START SUPPLIED DATA
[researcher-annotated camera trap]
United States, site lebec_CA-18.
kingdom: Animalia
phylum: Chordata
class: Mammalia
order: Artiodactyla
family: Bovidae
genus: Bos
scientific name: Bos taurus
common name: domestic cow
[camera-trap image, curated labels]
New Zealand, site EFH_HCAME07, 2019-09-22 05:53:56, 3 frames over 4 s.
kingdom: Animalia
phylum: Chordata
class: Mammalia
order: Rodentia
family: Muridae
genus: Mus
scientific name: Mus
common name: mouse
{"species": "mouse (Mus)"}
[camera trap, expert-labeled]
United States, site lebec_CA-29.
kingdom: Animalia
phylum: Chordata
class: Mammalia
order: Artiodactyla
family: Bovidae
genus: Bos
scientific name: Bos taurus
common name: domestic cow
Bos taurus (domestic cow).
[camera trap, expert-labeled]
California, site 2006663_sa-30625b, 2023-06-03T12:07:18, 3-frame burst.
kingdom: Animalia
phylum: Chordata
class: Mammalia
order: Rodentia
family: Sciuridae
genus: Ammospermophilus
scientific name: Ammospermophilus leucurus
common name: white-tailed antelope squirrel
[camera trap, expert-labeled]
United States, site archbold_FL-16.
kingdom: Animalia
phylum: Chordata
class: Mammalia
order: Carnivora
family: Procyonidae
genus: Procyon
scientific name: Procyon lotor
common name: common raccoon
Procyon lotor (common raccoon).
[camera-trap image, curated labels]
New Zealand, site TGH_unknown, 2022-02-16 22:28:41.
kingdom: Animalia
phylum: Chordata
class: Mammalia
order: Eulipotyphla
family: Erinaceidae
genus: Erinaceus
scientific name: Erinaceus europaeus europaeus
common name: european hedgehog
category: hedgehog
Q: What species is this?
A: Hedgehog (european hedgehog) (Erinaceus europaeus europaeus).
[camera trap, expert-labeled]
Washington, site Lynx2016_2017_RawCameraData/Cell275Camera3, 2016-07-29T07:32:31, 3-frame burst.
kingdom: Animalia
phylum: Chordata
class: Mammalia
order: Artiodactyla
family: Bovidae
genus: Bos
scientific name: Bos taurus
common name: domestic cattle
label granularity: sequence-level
END SUPPLIED DATA
* _WORK REQUIRED_
Whenever the word "Zealand" shows up in a line of the entries above, copy that line.

* _WRITTEN RESPONSE_
New Zealand, site EFH_HCAME07, 2019-09-22 05:53:56, 3 frames over 4 s.
New Zealand, site TGH_unknown, 2022-02-16 22:28:41.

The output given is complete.